Dans un premier temps j’ai tout fait pour éviter de dessiner Dieudonné, prétextant que je ne voulais pas lui faire de pub, alors que la vérité était autre. Il m’écœurait. Mais son nom faisant la “Une” des journaux pendant deux semaines, j’ai compris que je n’avais pas le choix. J’ai aussi compris que le dessiner ou non ne changerait rien à la situation. Maintenant que le dessin est fait, est venu pour moi le moment d’écrire.
Afin d’expliquer clairement ma position, j’ai choisi de définir un certain nombre de termes :
1. Quenelle :
Pour ceux qui s’obstinent à y voir un innocent geste anti-système, j’ai des mauvaises nouvelles. C’est un bras d’honneur enfoncé jusqu’à l’épaule dans le fion des juifs et des sionistes. Ceux qui chaque jour mettent en ligne des photos de quenelles joyeuses à Birkenau, au Mur des Lamentations ou au Mémorial de la Shoah l’ont très bien compris.
2. Anti-système :
Ne pas payer ses impôts à l’état, ne pas payer ses amendes aux tribunaux, organiser son insolvabilité fiscale n’est pas anti-système. C’est juste illégal. Le petit commerce banal de la haine est devenu le système même.
3. Spectacle d’humour :
Quand sur scène on incite au racisme et à l’antisémitisme, quand on regrette la fermeture prématurée des chambres à gaz tout en les niant, quand on porte atteinte à la dignité humaine, on s’exclut automatiquement de la catégorie “spectacle d’humour” et on s’inscrit dans la triste catégorie “meeting politique de propagande raciste”.
4. Censure :
Interdire un spectacle, c’est censurer. Interdire un meeting politique illégal, et payant de surcroît, donné par un multi-récidiviste notoire, c’est appliquer la loi.

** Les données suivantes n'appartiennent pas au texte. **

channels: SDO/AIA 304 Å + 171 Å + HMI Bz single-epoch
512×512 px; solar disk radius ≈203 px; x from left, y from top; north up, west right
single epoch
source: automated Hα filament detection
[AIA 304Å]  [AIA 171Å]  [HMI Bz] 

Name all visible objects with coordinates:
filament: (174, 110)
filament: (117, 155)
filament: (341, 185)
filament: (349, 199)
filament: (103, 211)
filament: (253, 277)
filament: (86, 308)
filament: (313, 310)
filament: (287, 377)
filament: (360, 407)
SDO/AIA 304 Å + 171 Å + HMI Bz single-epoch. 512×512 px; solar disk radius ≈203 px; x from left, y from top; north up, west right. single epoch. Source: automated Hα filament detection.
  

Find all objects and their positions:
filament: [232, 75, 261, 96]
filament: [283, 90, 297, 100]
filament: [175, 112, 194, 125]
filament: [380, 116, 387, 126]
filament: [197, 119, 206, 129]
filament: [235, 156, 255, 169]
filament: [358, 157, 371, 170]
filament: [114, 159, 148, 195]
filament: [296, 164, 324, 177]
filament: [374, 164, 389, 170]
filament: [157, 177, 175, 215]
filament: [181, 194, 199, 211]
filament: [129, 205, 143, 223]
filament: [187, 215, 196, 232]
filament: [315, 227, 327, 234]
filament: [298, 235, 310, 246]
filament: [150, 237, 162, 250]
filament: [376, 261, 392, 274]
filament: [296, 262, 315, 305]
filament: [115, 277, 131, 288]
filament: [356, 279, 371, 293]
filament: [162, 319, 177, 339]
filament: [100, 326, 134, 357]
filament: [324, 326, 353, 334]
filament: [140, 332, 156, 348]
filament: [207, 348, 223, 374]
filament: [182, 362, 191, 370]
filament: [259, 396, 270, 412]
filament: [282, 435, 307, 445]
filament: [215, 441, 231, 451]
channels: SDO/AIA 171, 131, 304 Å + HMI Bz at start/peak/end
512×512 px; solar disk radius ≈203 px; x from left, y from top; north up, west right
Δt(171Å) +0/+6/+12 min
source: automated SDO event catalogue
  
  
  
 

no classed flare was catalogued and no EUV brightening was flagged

5. Antisionisme/antisémitisme :
L’antisionisme, aussi radical soit-il, est une position politique légitime.
L’antisémitisme est une forme particulièrement perverse de racisme punie par la loi dans de nombreux pays, dont la France. L’antisionisme d’extrême droite et d’extrême gauche d’aujourd’hui est le miroir aux alouettes dans lequel se complait le visage du nouvel antisémitisme.
6. Négationnisme :
Le négationnisme est l’enfant bâtard issu de l’antisémitisme et du national-socialisme.
7. Liberté d’expression :
La liberté d’expression n’est pas et ne peut pas être absolue. Je me bats pour cette liberté fondamentale à travers mes dessins éditoriaux. Pour ma liberté autant que pour celle des autres. La Convention européenne des Droits de l’Homme garantit la liberté d’expression mais interdit d’abuser de ce droit.
8. Interdire :
Je ne pense pas qu’interdire Dieudonné soit “lourd de conséquences pour la liberté d’expression”. Au contraire je pense que ne rien faire aurait été lourd de conséquences pour la parole libre au profit de “la Libre Parole” (c’est, on s’en souvient, le journal d’Édouard Drumont [l’un des fondateurs de l’antisémitisme politique NDLR]). C’eût été ouvrir à tous, sans signalisation et sans péage, l’autoroute de l’antisémitisme.
9. Cartooning for Peace :
Dans le débat tendu qui s’est tenu entre Finkielkraut et Plantu sur iTélé, mon ami Plantu a évoqué notre association Cartooning for Peace qu’il a fondée avec Kofi Annan, comme exemple d’espace de dialogue dans la diversité et le respect. Il a montré des dessins qui égratignent toutes les religions, réalisés par des dessinateurs de confessions et de cultures différentes. Il est monté au créneau, comme nous le faisons souvent, pour défendre à tout prix la liberté d’expression. Il n’a pas compris, comme essayait de le lui expliquer son interlocuteur, que ce n’est pas la religion juive que Dieudonné attaque, ce sont les juifs, tous les juifs, le peuple juif. Et ce avec une haine antisémite nauséabonde, dangereuse et mercantile de surcroît. Il aurait dû avant tout condamner ces propos et celui qui les profère.
10. Plantu :
Plantu est un homme que j’admire pour son talent et son courage, un homme de cœur, généreux et sensible. Notre amitié m’est chère et ne sera pas entachée par cette faute grave qui me peine. Le dialogue est la base de notre relation même s’il faut parfois entendre des choses qui révoltent ou attristent.